§ CHALLENGE
Can you carry the article on GaN quantum wells forward from the point where it stops?

§ ARTICLE

+-------+

Published online by Cambridge University Press:  13 June 2014

Takao Someya ,
Katsuyuki Hoshino ,
Janet C. Harris ,
Koichi Tachibana ,
Satoshi Kako  and
Yasuhiko Arakawa
Takao Someya
Affiliation:
Research Center for Advanced Science and Technology, University of Tokyo, 4-6-1 Komaba, Meguro-ku, Tokyo 153-8904, Japan, Institute of Industrial Science, University of Tokyo, 7-22-1 Roppongi, Minato-ku, Tokyo 106-8558, Japan
Katsuyuki Hoshino
Affiliation:
Research Center for Advanced Science and Technology, University of Tokyo, 4-6-1 Komaba, Meguro-ku, Tokyo 153-8904, Japan, Institute of Industrial Science, University of Tokyo, 7-22-1 Roppongi, Minato-ku, Tokyo 106-8558, Japan
Janet C. Harris
Affiliation:
Research Center for Advanced Science and Technology, University of Tokyo, 4-6-1 Komaba, Meguro-ku, Tokyo 153-8904, Japan, Institute of Industrial Science, University of Tokyo, 7-22-1 Roppongi, Minato-ku, Tokyo 106-8558, Japan
Koichi Tachibana
Affiliation:
Research Center for Advanced Science and Technology, University of Tokyo, 4-6-1 Komaba, Meguro-ku, Tokyo 153-8904, Japan, Institute of Industrial Science, University of Tokyo, 7-22-1 Roppongi, Minato-ku, Tokyo 106-8558, Japan
Satoshi Kako
Affiliation:
Research Center for Advanced Science and Technology, University of Tokyo, 4-6-1 Komaba, Meguro-ku, Tokyo 153-8904, Japan, Institute of Industrial Science, University of Tokyo, 7-22-1 Roppongi, Minato-ku, Tokyo 106-8558, Japan
Yasuhiko Arakawa
Affiliation:
Research Center for Advanced Science and Technology, University of Tokyo, 4-6-1 Komaba, Meguro-ku, Tokyo 153-8904, Japan, Institute of Industrial Science, University of Tokyo, 7-22-1 Roppongi, Minato-ku, Tokyo 106-8558, Japan

Abstract

Photoluminescence (PL) spectra were measured at room temperature for GaN quantum wells (QWs) with Al0.8Ga0.2N barriers, which were grown by atmospheric-pressure metal organic chemical vapor deposition (MOCVD). The thickness of the GaN QW layers was systematically varied from one monolayer to four monolayers. We clearly observed a PL peak at a wavelength as short as 247 nm (5.03 eV) from one monolayer-thick QWs. The effective confinement energy is as large as 1.63 eV.

Type
Research Article
Information
Materials Research Society Internet Journal of Nitride Semiconductor Research , Volume 5 , Issue S1 , 2000 , pp. 984 - 989
Copyright
Copyright © 1996 Materials Research Society

Introduction

Blue light emitting diodes (LEDs) and blue laser diodes (LDs) have been developed recently using InGaN quantum wells (QWs) as the active layers and are being used in full-color display and high-density optical storage [Reference Nakamura1,Reference Nakamura and Fasol2]. GaN QWs are also of great interest for the development of new UV light emitters and for fundamental research into strong quantum confinement systems, since the huge band offsets between GaN and Al(Ga)N are favorable for increasing quantum confinement energy or reducing emission wavelength.

+-------+

(Lines from a dataset)
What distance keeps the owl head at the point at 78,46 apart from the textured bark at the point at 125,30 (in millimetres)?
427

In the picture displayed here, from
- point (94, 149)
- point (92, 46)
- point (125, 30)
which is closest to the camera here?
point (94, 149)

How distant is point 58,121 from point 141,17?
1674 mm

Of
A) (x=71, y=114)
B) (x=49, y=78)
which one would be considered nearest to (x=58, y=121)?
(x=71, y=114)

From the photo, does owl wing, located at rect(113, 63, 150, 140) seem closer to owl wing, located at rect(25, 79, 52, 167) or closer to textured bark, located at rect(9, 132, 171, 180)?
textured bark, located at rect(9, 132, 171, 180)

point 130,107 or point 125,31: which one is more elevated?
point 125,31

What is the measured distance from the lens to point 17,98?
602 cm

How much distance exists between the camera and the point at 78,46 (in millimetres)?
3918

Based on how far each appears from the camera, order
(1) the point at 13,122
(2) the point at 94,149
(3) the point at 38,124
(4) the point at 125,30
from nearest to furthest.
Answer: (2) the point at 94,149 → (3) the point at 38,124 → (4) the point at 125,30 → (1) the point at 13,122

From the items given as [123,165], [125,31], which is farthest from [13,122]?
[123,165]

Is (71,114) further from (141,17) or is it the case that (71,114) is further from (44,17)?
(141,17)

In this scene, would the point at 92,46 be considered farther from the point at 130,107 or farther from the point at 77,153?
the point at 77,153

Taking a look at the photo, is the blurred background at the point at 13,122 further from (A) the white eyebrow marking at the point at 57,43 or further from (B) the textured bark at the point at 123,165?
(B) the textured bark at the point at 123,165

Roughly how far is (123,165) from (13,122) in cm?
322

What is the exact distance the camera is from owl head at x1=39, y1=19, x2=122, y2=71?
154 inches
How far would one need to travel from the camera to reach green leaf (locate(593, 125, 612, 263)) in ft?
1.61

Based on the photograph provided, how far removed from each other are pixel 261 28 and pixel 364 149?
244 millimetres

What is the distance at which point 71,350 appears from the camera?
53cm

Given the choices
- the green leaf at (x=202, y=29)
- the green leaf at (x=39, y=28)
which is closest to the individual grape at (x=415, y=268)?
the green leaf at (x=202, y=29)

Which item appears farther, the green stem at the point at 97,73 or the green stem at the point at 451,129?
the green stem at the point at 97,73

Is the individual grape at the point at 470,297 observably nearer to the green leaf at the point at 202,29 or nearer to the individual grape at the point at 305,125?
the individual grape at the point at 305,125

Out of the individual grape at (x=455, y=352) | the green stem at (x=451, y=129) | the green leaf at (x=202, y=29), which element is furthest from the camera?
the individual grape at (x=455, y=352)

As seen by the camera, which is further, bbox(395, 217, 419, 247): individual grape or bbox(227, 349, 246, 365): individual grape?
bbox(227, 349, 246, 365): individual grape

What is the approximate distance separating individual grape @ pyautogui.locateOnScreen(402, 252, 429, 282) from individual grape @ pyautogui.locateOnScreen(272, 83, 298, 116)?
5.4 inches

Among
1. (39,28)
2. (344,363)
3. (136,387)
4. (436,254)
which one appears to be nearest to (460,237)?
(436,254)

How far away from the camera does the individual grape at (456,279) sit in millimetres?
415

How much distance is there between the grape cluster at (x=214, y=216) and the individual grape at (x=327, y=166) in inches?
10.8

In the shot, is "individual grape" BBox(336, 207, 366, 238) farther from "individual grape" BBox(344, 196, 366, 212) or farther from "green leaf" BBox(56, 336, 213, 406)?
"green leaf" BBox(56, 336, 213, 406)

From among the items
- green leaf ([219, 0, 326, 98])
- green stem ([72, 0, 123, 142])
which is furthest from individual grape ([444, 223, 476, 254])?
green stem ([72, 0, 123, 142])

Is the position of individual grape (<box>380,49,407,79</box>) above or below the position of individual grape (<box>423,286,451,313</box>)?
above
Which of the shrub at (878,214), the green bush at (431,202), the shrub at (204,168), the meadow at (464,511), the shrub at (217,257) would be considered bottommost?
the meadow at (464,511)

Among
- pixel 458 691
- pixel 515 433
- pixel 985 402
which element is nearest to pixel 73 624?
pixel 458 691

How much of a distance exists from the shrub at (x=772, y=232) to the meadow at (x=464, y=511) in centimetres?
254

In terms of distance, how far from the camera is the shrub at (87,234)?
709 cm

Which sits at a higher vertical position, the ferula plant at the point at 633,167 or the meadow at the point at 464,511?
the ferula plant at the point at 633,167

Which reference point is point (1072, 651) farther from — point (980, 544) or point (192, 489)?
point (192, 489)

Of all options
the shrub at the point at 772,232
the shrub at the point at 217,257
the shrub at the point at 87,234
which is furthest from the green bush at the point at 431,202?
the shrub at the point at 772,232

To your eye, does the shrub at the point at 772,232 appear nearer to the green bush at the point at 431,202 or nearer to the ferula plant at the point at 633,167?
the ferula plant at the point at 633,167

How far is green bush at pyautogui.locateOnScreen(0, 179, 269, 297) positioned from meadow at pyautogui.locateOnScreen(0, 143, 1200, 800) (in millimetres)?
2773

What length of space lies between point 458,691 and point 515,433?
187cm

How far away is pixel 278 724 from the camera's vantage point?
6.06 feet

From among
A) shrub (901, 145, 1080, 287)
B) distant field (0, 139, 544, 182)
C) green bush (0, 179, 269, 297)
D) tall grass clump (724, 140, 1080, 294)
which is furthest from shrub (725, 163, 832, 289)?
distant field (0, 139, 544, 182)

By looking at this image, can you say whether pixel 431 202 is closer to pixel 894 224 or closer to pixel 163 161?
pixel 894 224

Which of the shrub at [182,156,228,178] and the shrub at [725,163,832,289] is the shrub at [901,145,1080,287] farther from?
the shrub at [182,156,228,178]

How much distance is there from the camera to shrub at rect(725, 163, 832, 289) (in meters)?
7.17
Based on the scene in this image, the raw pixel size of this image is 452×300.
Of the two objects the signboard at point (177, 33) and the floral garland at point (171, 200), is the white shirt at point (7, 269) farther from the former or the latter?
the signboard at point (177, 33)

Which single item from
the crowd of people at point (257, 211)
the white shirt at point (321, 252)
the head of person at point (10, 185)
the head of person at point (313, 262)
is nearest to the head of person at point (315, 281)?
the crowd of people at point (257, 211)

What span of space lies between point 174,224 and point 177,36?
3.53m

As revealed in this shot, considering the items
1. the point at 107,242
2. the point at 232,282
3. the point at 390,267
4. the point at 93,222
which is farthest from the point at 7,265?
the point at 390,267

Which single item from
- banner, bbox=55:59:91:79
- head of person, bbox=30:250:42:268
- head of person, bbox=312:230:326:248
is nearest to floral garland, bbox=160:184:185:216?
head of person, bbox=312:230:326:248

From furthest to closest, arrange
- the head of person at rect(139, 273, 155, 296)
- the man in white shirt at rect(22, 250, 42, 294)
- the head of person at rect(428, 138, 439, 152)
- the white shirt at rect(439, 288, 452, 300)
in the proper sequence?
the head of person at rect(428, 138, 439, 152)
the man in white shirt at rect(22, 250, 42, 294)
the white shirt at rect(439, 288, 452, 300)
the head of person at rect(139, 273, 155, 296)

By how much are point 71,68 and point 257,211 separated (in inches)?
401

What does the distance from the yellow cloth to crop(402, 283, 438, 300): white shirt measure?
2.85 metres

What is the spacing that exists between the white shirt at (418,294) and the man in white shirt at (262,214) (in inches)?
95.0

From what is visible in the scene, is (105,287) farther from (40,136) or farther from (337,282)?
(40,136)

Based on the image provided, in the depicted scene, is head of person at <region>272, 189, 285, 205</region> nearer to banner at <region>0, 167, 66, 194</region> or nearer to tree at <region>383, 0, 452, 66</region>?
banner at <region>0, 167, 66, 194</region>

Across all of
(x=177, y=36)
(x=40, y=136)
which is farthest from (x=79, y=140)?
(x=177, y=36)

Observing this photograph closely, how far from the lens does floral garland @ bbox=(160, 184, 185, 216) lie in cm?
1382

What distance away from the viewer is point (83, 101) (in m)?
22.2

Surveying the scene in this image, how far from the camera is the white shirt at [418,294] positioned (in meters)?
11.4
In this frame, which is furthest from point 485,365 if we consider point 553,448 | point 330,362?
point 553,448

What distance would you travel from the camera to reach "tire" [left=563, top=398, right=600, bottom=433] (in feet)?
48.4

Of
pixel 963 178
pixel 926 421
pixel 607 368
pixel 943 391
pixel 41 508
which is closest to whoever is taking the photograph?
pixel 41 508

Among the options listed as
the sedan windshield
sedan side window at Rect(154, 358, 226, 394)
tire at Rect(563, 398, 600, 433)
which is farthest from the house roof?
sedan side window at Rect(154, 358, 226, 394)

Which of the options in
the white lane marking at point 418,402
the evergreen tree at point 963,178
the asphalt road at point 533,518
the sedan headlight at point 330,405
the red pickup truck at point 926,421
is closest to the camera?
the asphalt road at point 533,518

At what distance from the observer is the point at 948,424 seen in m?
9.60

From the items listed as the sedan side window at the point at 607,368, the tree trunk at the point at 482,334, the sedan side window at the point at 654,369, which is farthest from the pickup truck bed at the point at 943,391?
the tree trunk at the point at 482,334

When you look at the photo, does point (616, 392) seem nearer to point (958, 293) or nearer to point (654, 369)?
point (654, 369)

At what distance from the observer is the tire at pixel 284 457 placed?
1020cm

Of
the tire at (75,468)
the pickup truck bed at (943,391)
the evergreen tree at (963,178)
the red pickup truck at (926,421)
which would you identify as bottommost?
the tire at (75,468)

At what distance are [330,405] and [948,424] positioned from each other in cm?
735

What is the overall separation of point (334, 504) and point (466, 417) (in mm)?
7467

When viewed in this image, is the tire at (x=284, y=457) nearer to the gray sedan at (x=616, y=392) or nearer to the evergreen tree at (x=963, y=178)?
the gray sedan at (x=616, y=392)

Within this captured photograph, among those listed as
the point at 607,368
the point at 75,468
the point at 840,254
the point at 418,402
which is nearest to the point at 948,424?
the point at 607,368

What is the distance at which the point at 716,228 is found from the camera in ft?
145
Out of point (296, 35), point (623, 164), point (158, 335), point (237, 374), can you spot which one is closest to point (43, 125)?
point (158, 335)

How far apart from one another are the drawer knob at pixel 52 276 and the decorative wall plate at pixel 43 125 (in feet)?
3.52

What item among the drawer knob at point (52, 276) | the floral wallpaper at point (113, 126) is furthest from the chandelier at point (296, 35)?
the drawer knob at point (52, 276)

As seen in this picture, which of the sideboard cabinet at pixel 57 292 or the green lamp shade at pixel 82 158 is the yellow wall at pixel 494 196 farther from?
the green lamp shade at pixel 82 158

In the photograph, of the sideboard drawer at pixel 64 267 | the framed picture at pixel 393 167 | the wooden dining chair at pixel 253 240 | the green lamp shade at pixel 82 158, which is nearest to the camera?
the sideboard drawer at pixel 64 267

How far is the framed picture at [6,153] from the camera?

+-------+

§ RESPONSE TO THE TASK
Large quantum confinement requires epitaxial growth of AlxGa1−xN barrier layers with high aluminum contents x, on which very thin GaN well layers have to be formed with precise control of layer thickness and surface smoothness. Although photoluminescence (PL) spectra from thin GaN QWs have previously been reported, peak wavelengths were not very much lower than the bulk value. This is because the aluminum contents x in AlxGa1−xN barrier layers were around 10-20 % and, therefore, barrier heights or band offsets were small [Reference Langer, Simon, Ortiz, Pelekanos, Barski, Andre and Godlewski3-Reference Grandjean and Massies13]. Recently, Hirayama and Aoyagi have reduced the PL wavelength down to 280 nm by using Al0.11Ga0.89N for QW layers [Reference Hirayama and Aoyagi14,Reference Hirayama and Aoyagi15]. However, to realize stronger quantum confinement and shorter emission wavelengths, further development of the epitaxial growth of nitride semiconductors is very important.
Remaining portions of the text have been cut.